Elfrida Kujak later said that when news about the sentence reached his family, Otto's mother wrote a letter to Berlin, pleading for clemency. It was too late. A few hours before the execution, Schimek wrote a letter to his brother, stating: "I am in a happy mood. What do we have to lose? Nothing, only our poor lives, as they cannot kill our souls. What a hope! Today, I am going to heaven, where the Father is waiting. May God guard you so that you will join me".

==Death==
Schimek was executed on the morning of November 14, 1944. The exact location of his execution is unknown. It has only been established that it took place in the village of Lipiny, southeast of Tarnów. Afterwards, the locals were reportedly allowed to pick up his body. He was reportedly buried in the cemetery in the village of Machowa, located halfway between Tarnów and Dębica. An exhumation carried out in the 1990s proved that the man buried in his alleged grave was actually much older at the time of death. It is now believed that Schimek was actually buried alongside other Wehrmacht soldiers at the war cemetery in Łęki Dolne.

==The tomb==
Some regard Schimek's symbolic tomb in Machowa as an object of pilgrimage. A nearby tablet reads "Born in 1925, executed in 1944, because he did not want to shoot the Poles. May God take you in his mercy". Many people visit the grave to lay flowers and light candles in his memory. Polish and Austrian flags can also be seen on it.

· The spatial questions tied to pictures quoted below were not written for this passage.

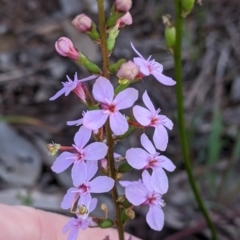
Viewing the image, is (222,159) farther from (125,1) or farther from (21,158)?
(125,1)

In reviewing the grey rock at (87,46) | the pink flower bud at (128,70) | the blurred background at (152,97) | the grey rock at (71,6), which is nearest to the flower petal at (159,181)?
the pink flower bud at (128,70)

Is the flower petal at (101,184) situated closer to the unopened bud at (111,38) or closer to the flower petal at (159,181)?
the flower petal at (159,181)

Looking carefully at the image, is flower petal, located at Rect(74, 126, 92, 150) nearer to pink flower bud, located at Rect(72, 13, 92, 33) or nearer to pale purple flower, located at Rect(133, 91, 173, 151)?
pale purple flower, located at Rect(133, 91, 173, 151)

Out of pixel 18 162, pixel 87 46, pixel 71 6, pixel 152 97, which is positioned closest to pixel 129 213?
pixel 18 162

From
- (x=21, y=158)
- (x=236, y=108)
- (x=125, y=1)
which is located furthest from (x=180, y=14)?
(x=236, y=108)

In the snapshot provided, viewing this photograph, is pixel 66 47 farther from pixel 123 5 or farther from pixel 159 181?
pixel 159 181

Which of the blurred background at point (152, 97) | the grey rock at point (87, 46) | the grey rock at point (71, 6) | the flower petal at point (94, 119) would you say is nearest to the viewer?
the flower petal at point (94, 119)
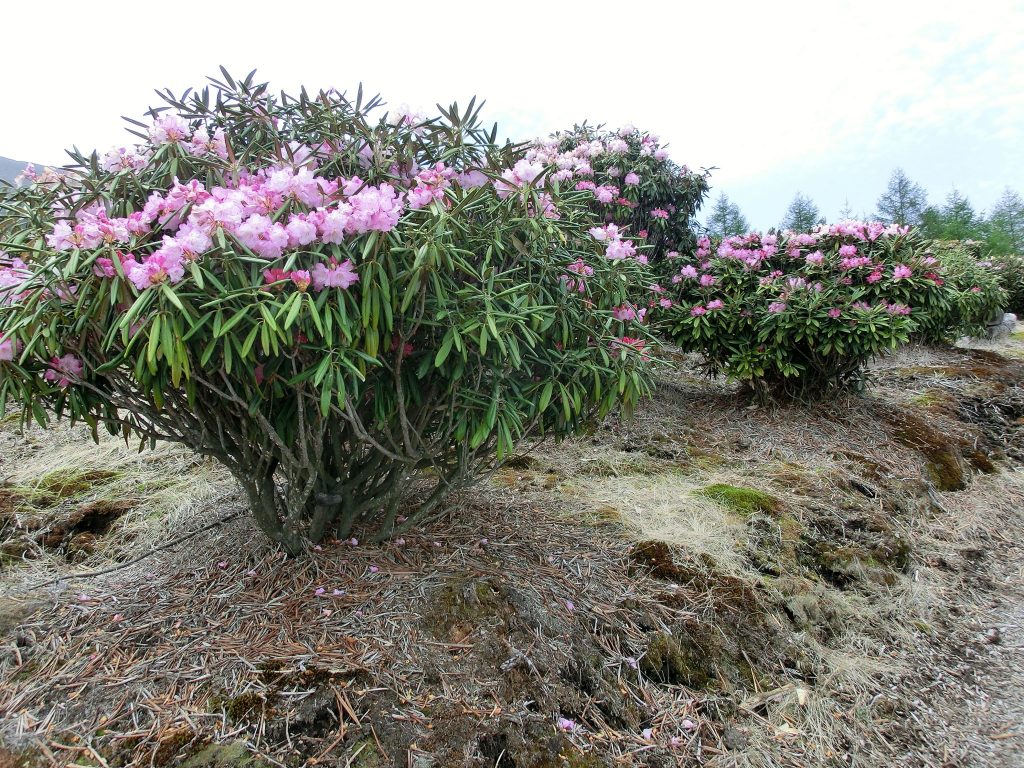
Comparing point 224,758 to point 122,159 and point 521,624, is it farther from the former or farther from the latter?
point 122,159

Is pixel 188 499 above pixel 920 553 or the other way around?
above

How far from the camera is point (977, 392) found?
6.37 m

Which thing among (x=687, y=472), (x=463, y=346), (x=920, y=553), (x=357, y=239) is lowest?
(x=920, y=553)

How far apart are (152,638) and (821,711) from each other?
2.33 m

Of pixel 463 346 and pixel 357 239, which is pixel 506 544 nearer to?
pixel 463 346

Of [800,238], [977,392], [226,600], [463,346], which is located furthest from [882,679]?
[977,392]

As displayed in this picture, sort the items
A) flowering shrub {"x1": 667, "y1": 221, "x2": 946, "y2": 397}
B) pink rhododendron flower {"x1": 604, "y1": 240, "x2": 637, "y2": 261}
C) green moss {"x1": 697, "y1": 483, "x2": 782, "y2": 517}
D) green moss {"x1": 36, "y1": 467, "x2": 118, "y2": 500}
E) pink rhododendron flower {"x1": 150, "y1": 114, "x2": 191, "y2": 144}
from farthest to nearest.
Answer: flowering shrub {"x1": 667, "y1": 221, "x2": 946, "y2": 397} < green moss {"x1": 697, "y1": 483, "x2": 782, "y2": 517} < green moss {"x1": 36, "y1": 467, "x2": 118, "y2": 500} < pink rhododendron flower {"x1": 604, "y1": 240, "x2": 637, "y2": 261} < pink rhododendron flower {"x1": 150, "y1": 114, "x2": 191, "y2": 144}

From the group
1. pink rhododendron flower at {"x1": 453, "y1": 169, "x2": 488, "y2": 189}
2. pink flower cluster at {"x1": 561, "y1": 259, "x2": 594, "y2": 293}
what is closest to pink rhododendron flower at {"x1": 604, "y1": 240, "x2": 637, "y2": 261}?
pink flower cluster at {"x1": 561, "y1": 259, "x2": 594, "y2": 293}

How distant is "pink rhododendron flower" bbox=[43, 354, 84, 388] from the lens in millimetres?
Answer: 1856

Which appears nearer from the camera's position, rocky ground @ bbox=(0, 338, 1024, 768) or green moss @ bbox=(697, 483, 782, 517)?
rocky ground @ bbox=(0, 338, 1024, 768)

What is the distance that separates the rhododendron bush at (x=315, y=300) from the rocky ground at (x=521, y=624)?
1.35ft

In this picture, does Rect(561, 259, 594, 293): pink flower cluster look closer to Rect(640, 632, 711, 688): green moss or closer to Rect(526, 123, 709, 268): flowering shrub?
Rect(640, 632, 711, 688): green moss

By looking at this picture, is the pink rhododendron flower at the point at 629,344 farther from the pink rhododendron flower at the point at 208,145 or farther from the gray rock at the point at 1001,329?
the gray rock at the point at 1001,329

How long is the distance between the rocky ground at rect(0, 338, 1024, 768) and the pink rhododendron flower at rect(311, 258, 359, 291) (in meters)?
1.10
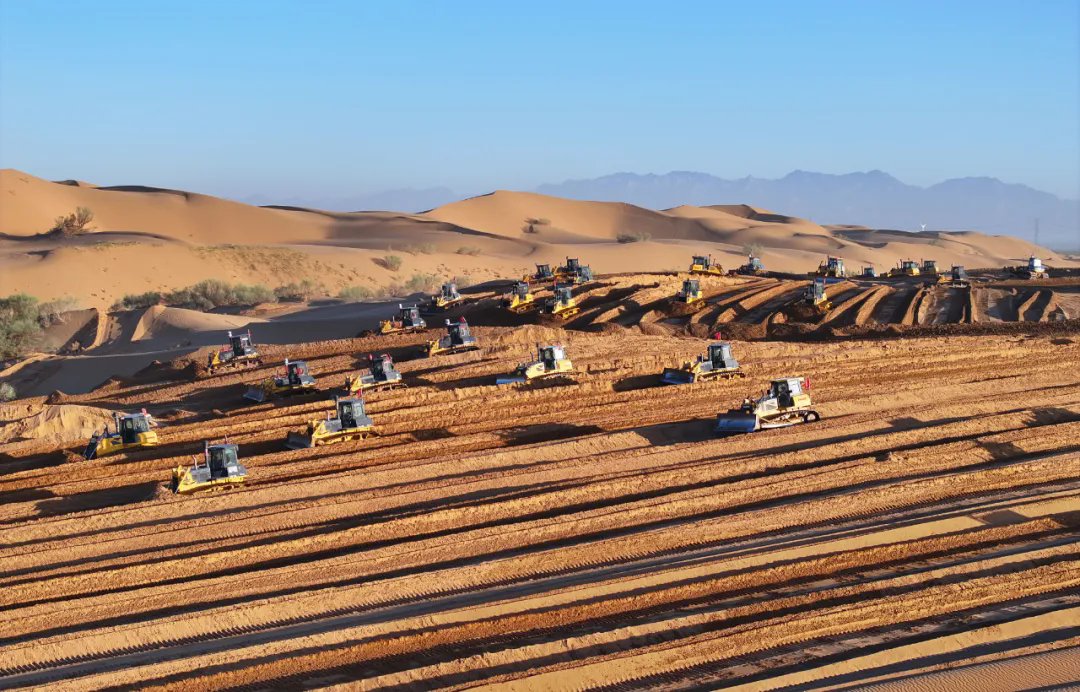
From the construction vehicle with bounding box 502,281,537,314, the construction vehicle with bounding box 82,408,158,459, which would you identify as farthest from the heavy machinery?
the construction vehicle with bounding box 502,281,537,314

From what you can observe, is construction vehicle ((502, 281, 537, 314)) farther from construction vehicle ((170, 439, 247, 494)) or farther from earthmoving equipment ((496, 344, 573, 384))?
construction vehicle ((170, 439, 247, 494))

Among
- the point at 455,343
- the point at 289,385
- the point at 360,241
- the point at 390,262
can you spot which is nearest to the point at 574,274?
the point at 455,343

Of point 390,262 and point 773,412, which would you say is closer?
point 773,412

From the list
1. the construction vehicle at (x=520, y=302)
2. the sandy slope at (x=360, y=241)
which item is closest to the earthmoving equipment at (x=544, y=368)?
the construction vehicle at (x=520, y=302)

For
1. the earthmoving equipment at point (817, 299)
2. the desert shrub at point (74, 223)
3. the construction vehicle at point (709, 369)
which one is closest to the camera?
the construction vehicle at point (709, 369)

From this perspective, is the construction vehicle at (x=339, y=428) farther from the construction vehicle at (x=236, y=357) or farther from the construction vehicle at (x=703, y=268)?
the construction vehicle at (x=703, y=268)

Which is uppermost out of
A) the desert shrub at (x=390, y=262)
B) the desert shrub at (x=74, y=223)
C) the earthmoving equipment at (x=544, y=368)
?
the desert shrub at (x=74, y=223)

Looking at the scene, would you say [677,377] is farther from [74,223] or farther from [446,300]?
[74,223]
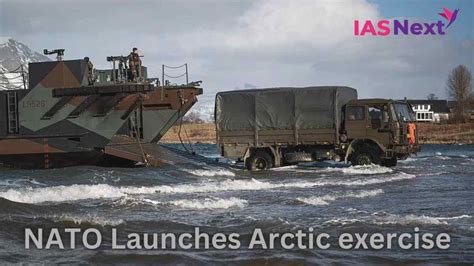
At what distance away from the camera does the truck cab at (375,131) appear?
21750 millimetres

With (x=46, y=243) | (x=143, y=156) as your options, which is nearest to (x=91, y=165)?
(x=143, y=156)

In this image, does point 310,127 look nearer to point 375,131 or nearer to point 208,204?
point 375,131

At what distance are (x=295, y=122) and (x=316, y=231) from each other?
45.6ft

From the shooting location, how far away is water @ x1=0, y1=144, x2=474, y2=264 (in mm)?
7734

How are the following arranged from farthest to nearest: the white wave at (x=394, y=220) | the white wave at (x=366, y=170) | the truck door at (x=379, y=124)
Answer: the truck door at (x=379, y=124), the white wave at (x=366, y=170), the white wave at (x=394, y=220)

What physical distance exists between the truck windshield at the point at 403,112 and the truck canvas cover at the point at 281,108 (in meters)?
1.94

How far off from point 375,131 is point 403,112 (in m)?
1.55

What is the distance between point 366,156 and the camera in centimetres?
2214

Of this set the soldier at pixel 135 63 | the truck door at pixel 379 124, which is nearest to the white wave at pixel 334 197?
the truck door at pixel 379 124

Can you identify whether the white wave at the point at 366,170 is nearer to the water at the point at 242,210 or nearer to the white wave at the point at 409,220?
the water at the point at 242,210

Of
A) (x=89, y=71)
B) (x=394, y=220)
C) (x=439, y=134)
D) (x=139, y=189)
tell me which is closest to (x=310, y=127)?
(x=139, y=189)

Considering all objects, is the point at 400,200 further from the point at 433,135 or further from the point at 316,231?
the point at 433,135

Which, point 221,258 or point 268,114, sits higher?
point 268,114

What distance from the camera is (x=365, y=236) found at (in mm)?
8875
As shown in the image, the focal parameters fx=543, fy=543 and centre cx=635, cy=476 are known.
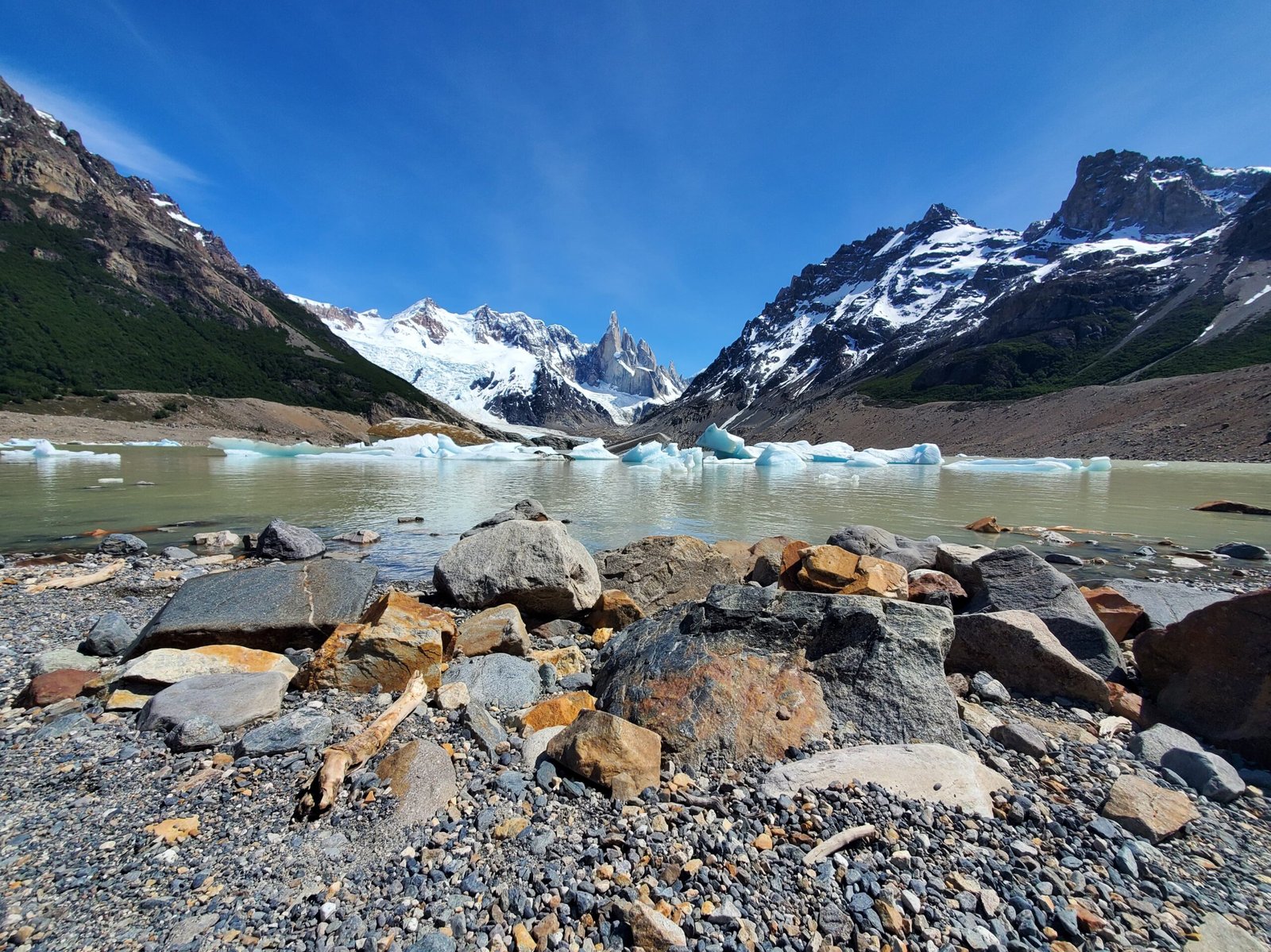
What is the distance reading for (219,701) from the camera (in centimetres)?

These visits became controversial in the late 1980s, when the anarcho-pacifist organization "Wolność i Pokój" (Freedom and Peace, WiP), on November 17, 1985, used the anniversary of Schimek's death to announce their "Declaration of Principles". WiP activists were stopped on their way to the cemetery. Communist militia in Tarnów detained fourteen of them for several hours. On May 4, 1986, a march to Schimek's grave to commemorate his birth resulted in the detention of fifty activists.

In 1993, Telewizja Polska (Polish Television) made a 40-minute documentary movie entitled Casus: Otto Schimek.

==Controversy==
A 2013 article in the Polish magazine Wprost, drawing on the findings of Austrian journalist Martin Pollack and writer Christoph Ransmayr, disputes most facts forming the core of Schimek's story. It notes that there are no documents confirming the story, or witnesses outside of second-hand testimony of Schimek's sister, Elfrida Kujak.